* INSTRUCTION *
Return each line of the material below as a JSON list of strings, one string per line, with blank lines dropped. Keep the pictures out of the list.

┌─ DATASET ENTRIES

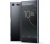 Sony Xperia XZ Premium mélytengeri fekete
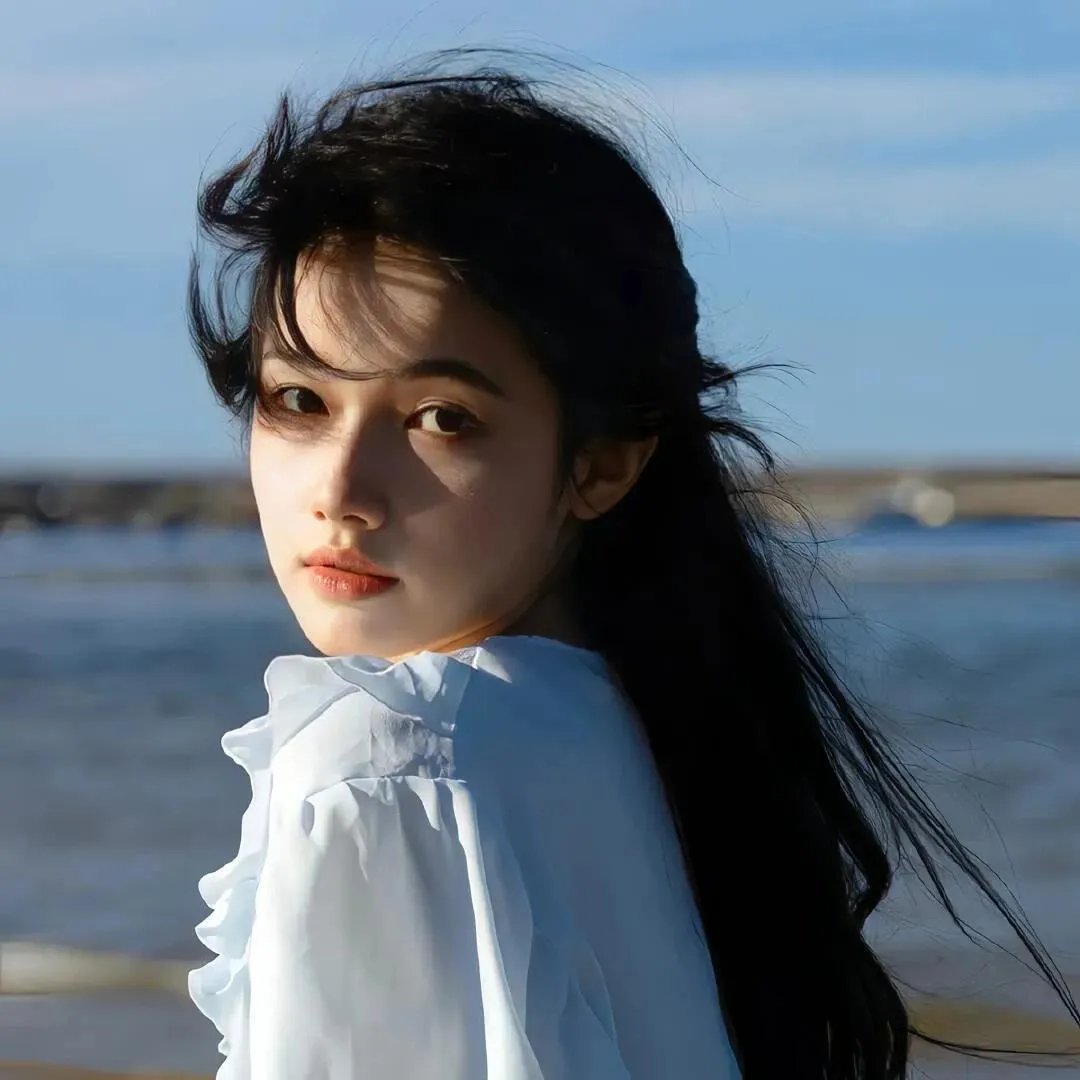 绿门之后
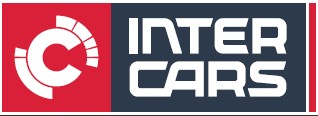 intrcars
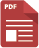 Health, Safety & Environmental Policy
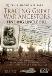 Tracing Great War Ancestors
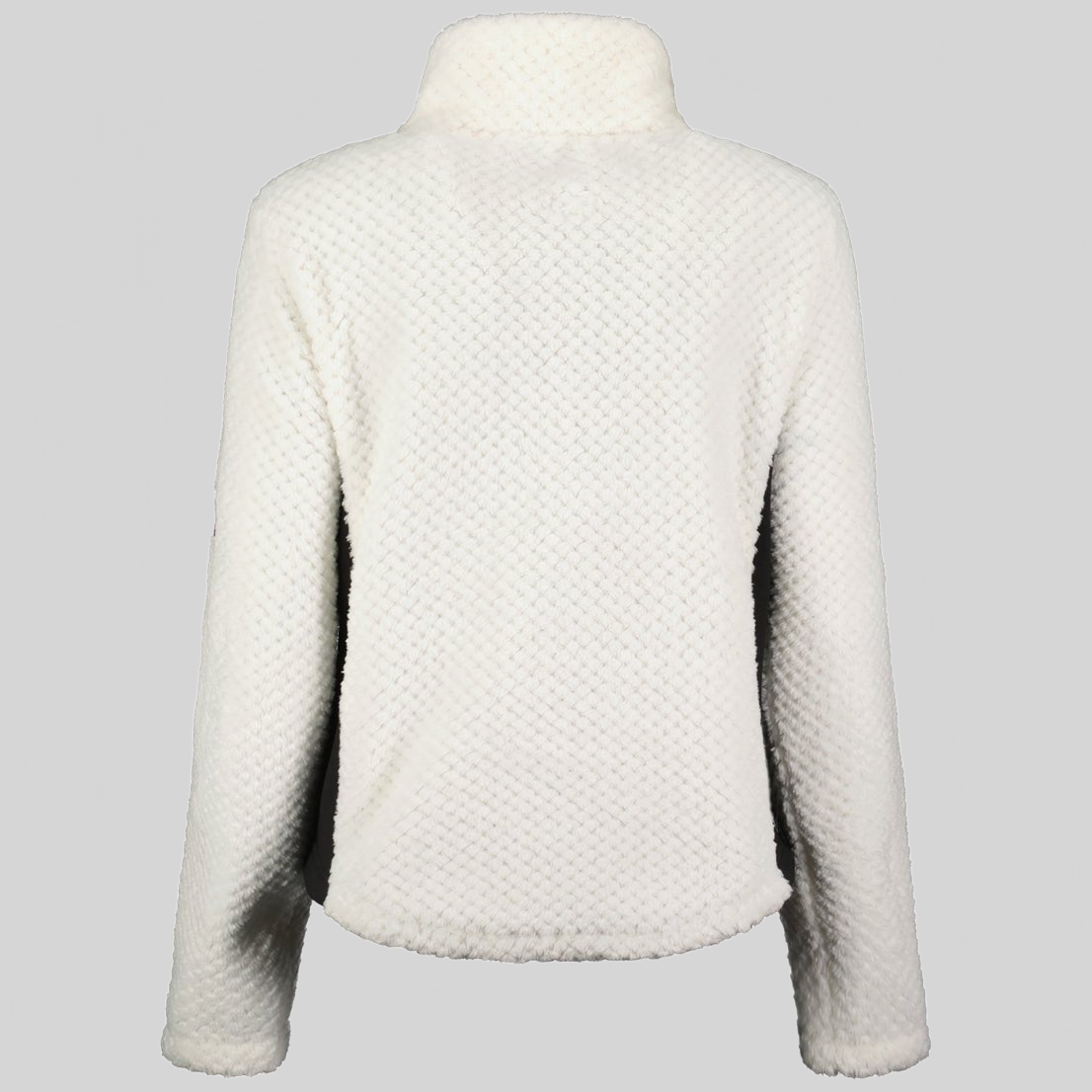 Geographical Norway Thai Woman - Fleece - Geographical Norway THAI_LADY_GRIS_CLAIR_L_SDB-THAI_LADY_MARINE_L_SDB-THAI_LADY_BLANC_L_SDB-THAI_LADY_GRIS_CLAIR_M_SDB-THAI_LADY_MARINE_M_SDB-THAI_LADY_WHITE_M_SDB-THAI_LADY_GRAY_LIGHT_S_SDB-THAI_LADY_MARINE_SDB-THAI_LADY_WHITE_SDB-THAI_LADY_WHITE_XL_SDB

└─

* RESPONSE TO THIS TASK *
[
  " Sony Xperia XZ Premium mélytengeri fekete",
  " 绿门之后",
  " intrcars",
  " Health, Safety & Environmental Policy",
  " Tracing Great War Ancestors",
  " Geographical Norway Thai Woman - Fleece - Geographical Norway THAI_LADY_GRIS_CLAIR_L_SDB-THAI_LADY_MARINE_L_SDB-THAI_LADY_BLANC_L_SDB-THAI_LADY_GRIS_CLAIR_M_SDB-THAI_LADY_MARINE_M_SDB-THAI_LADY_WHITE_M_SDB-THAI_LADY_GRAY_LIGHT_S_SDB-THAI_LADY_MARINE_SDB-THAI_LADY_WHITE_SDB-THAI_LADY_WHITE_XL_SDB"
]